00:02Bonjour, Nicole.
00:03Votre question ce matin, David, faut-il manger dans des restaurants gastronomiques ?
00:09L'autre soir, je me suis assis dans un restaurant gastronomique à Paris
00:13et là, il y a une serveuse qui est venue me voir et qui m'a dit
00:16« Bonsoir, je m'appelle Sophie et je vais vous expliquer comment va se dérouler l'aventure ».
00:22L'aventure, normalement, une aventure ça implique deux choses, un déplacement et du danger.
00:29Christophe Colomb, par exemple, a vécu une aventure.
00:32Mais là, c'est quoi le danger, Sophie ?
00:35Je vais me blesser avec la sauce, tu vas me frapper avec le pain, c'est pas possible.

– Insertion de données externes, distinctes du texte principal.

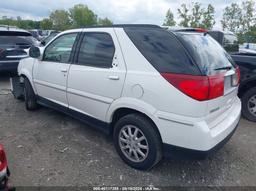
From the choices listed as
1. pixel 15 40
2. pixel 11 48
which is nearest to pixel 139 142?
pixel 11 48

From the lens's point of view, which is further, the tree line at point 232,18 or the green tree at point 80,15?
the green tree at point 80,15

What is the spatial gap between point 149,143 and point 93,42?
5.36ft

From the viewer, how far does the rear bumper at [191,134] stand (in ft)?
7.32

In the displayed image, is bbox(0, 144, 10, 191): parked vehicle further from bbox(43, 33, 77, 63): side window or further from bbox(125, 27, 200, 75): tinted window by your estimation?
Answer: bbox(43, 33, 77, 63): side window

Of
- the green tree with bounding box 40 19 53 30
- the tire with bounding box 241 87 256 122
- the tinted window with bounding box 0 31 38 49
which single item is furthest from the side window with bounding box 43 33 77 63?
the green tree with bounding box 40 19 53 30

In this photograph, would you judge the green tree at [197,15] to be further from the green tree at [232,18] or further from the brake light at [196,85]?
the brake light at [196,85]

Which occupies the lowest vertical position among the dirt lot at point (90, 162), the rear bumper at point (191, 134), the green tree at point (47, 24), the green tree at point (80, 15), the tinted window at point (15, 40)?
the dirt lot at point (90, 162)

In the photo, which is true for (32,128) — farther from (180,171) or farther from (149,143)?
(180,171)

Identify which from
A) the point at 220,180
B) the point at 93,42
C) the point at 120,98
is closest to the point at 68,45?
the point at 93,42

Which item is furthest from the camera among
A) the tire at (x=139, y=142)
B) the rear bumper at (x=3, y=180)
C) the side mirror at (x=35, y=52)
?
the side mirror at (x=35, y=52)

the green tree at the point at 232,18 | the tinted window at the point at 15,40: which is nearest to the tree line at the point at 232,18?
the green tree at the point at 232,18

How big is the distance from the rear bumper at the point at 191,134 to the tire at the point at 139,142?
0.13 m

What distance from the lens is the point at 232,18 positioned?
2416 centimetres

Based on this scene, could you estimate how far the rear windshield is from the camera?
2.29m
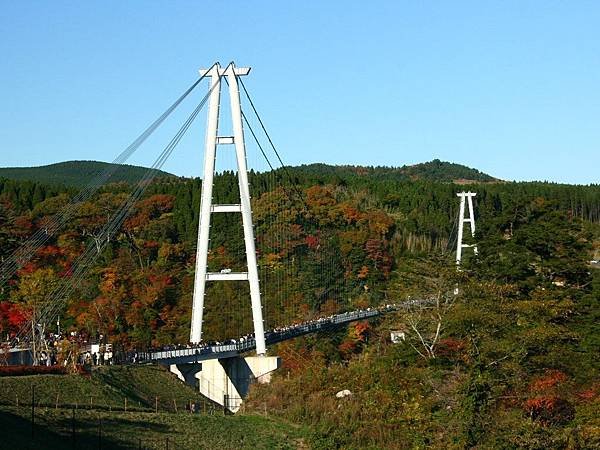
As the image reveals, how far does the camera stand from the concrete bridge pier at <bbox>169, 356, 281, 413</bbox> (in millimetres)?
41812

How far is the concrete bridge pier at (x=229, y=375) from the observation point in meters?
41.8

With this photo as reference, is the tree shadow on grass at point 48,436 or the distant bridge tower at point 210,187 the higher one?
the distant bridge tower at point 210,187

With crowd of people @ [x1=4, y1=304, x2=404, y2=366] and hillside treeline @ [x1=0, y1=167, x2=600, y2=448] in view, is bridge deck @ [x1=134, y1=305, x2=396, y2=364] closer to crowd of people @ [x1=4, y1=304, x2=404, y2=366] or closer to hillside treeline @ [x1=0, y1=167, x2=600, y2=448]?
crowd of people @ [x1=4, y1=304, x2=404, y2=366]

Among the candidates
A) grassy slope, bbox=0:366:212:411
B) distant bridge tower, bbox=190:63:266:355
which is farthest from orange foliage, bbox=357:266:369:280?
grassy slope, bbox=0:366:212:411

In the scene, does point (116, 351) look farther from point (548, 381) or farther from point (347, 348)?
point (347, 348)

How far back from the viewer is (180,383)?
A: 124 feet

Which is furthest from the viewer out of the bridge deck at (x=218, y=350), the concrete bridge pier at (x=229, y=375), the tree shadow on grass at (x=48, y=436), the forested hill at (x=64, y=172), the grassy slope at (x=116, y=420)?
the forested hill at (x=64, y=172)

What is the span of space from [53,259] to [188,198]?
2212 cm

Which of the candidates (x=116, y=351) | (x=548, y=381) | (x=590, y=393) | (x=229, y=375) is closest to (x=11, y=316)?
(x=229, y=375)

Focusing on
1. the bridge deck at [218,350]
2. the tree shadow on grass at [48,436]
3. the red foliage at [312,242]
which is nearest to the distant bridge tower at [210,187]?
the bridge deck at [218,350]

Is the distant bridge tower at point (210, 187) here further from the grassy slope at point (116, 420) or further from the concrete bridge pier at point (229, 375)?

00:39Mais il y a pire que ça. Dans la foulée, Sophie, elle nous a expliqué l'histoire du restaurant.
00:43Elle nous a dit « Quand on a refait cet espace il y a dix ans, on a vu apparaître ce vieux mur de pierre
00:48et on a décidé de le garder tel quel. On est comme ça ».

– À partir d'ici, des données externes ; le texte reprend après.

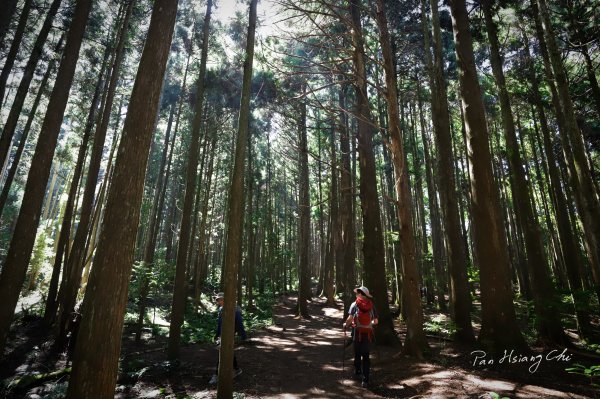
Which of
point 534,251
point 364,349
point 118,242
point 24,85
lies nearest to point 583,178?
point 534,251

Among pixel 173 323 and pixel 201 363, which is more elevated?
pixel 173 323

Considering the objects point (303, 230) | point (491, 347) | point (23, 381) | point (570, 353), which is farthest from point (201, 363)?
point (303, 230)

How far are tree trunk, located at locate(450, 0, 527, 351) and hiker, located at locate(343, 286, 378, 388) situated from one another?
8.38 feet

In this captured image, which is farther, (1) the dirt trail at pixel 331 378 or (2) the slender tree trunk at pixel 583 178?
(2) the slender tree trunk at pixel 583 178

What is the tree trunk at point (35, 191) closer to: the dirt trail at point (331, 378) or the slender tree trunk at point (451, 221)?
the dirt trail at point (331, 378)

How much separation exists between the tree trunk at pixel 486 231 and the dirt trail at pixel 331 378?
88 cm

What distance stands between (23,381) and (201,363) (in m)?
3.52

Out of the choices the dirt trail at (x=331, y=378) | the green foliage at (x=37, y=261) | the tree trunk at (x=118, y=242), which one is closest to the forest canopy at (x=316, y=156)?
the tree trunk at (x=118, y=242)

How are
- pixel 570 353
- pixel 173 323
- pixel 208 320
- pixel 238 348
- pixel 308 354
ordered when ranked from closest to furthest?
1. pixel 570 353
2. pixel 173 323
3. pixel 308 354
4. pixel 238 348
5. pixel 208 320


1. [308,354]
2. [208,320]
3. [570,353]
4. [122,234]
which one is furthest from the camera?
[208,320]

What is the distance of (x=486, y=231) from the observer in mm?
6812

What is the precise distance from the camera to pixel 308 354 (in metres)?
8.98

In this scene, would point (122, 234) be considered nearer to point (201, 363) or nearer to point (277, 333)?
point (201, 363)

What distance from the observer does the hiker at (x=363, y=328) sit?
592 centimetres
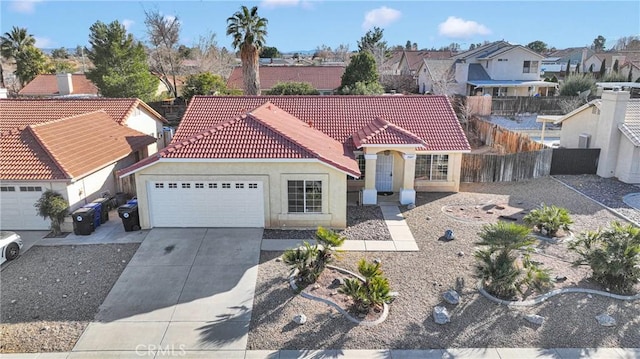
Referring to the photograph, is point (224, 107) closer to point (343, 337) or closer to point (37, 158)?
point (37, 158)

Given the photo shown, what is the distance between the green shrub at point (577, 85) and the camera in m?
44.9

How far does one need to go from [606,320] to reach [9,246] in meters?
16.8

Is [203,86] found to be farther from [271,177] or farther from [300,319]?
[300,319]

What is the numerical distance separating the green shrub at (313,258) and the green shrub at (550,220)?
26.5 ft

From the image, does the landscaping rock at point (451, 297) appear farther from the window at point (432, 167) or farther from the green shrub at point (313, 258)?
the window at point (432, 167)

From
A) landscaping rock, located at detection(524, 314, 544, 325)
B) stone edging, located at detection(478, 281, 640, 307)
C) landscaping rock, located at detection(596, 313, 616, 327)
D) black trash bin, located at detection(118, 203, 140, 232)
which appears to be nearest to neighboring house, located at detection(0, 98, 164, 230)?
black trash bin, located at detection(118, 203, 140, 232)

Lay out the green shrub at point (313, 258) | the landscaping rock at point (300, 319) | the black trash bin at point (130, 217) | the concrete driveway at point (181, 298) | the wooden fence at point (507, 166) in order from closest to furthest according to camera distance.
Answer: the concrete driveway at point (181, 298), the landscaping rock at point (300, 319), the green shrub at point (313, 258), the black trash bin at point (130, 217), the wooden fence at point (507, 166)

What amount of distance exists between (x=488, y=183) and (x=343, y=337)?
51.5 feet

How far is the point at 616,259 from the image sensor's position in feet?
38.7

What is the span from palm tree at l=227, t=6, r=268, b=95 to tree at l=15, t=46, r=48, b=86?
32.8 metres

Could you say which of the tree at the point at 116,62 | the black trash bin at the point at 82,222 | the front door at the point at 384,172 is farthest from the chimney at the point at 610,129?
the tree at the point at 116,62

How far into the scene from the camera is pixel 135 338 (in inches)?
404

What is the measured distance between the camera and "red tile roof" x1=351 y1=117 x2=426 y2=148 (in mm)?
19312

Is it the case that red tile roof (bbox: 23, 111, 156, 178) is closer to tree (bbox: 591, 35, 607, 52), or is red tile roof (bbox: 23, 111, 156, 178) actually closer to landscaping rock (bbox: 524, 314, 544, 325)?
landscaping rock (bbox: 524, 314, 544, 325)
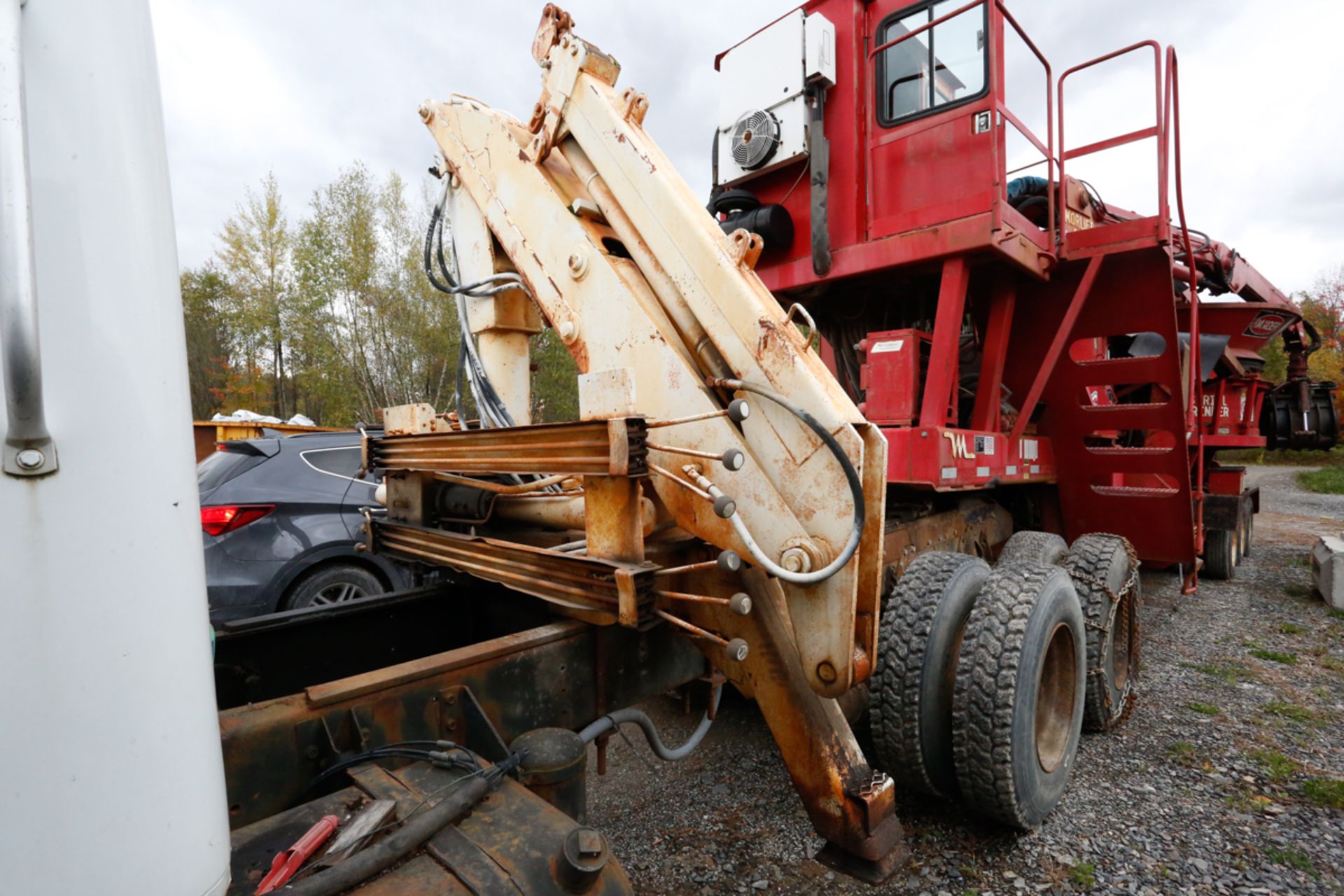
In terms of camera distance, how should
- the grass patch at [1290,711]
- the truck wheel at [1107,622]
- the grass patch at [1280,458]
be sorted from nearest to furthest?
the truck wheel at [1107,622] < the grass patch at [1290,711] < the grass patch at [1280,458]

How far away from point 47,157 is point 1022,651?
114 inches

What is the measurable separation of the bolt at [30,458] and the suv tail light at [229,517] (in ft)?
13.5

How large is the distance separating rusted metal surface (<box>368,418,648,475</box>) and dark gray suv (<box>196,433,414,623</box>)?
2.27 meters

00:52Vous êtes comment, Sophie ? Vous avez l'audace de dire non au plâtre, c'est ça ?
00:57Mais au fond, on comprend pourquoi Sophie a raconté l'histoire du mur.
01:01Sophie a raconté l'histoire du mur parce qu'elle pense que cette histoire va donner du goût à mon ceviche,
01:06qu'elle va insuffler à tous les ingrédients du repas la profondeur d'une expérience humaine.

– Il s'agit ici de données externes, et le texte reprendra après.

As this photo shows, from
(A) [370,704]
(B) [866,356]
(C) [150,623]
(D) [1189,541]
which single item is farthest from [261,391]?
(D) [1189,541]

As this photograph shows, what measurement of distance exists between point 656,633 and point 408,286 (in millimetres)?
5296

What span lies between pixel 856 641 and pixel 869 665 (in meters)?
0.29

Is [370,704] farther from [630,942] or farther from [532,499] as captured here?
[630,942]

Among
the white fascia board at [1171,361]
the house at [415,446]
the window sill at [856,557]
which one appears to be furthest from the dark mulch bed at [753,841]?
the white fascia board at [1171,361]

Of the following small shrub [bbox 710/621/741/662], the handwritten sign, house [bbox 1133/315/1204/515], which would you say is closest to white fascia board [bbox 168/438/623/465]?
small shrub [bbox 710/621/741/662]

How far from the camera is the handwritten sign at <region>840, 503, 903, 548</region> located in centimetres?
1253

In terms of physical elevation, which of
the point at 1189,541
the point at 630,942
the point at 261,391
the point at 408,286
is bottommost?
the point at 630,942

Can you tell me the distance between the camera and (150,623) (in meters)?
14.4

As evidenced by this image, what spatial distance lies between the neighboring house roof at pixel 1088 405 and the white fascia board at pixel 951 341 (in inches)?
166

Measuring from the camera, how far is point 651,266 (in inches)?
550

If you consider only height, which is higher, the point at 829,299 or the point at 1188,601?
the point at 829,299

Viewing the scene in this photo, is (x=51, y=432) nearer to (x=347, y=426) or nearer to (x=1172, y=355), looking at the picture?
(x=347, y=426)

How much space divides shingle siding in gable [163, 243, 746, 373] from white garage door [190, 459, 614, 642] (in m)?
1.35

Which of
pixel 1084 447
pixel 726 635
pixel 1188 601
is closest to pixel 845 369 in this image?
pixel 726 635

01:11Les brocolis, sans le vieux mur à côté, c'est juste des brocolis.
01:15Mais avec le mur, ça devient des brocolis incroyables.
01:19Et ça arrive, ça arrive que ce soit vrai.
01:22C'est vrai, si tout à coup Sophie m'avait dit « Votre sol a été pêché par Vladimir Poutine lui-même »,
01:28j'aurais été plus attentif à la texture, j'aurais essayé confusément de déceler la présence de Vladimir Poutine dans ma sol.
01:35Mais le mur, Sophie, ce n'est pas assez bien comme histoire et ça dénote ton envie d'en trouver une à tout prix.
01:41Et puis les restaurants gastronomiques, ils cherchent délibérément à mettre dans tes plats des ingrédients
01:46dont tu n'as jamais entendu parler.
01:48L'hamacazé, l'hamazake pardon, le mellilo, la livèche.
01:53Et quand ce sont des ingrédients que tu connais, il y a toujours un adjectif mystérieux qui l'aurait attaché.
01:58Un jour comme ça, on m'a servi une émulsion au basilic sacré.
02:02Quelle est la différence entre le basilic sacré et le basilic profane ?
02:07Je ne sais pas et en tout cas, ça ne justifie pas un adjectif aussi grandiloquent.
02:11Les tomates aussi dans ces restaurants, ce ne sont jamais des tomates.
02:15Ce sont des tomates roses de Berne, des tomates confites de fin d'été.
02:20Et je vous défie, Nicolas, de déceler la fin de l'été dans une tomate.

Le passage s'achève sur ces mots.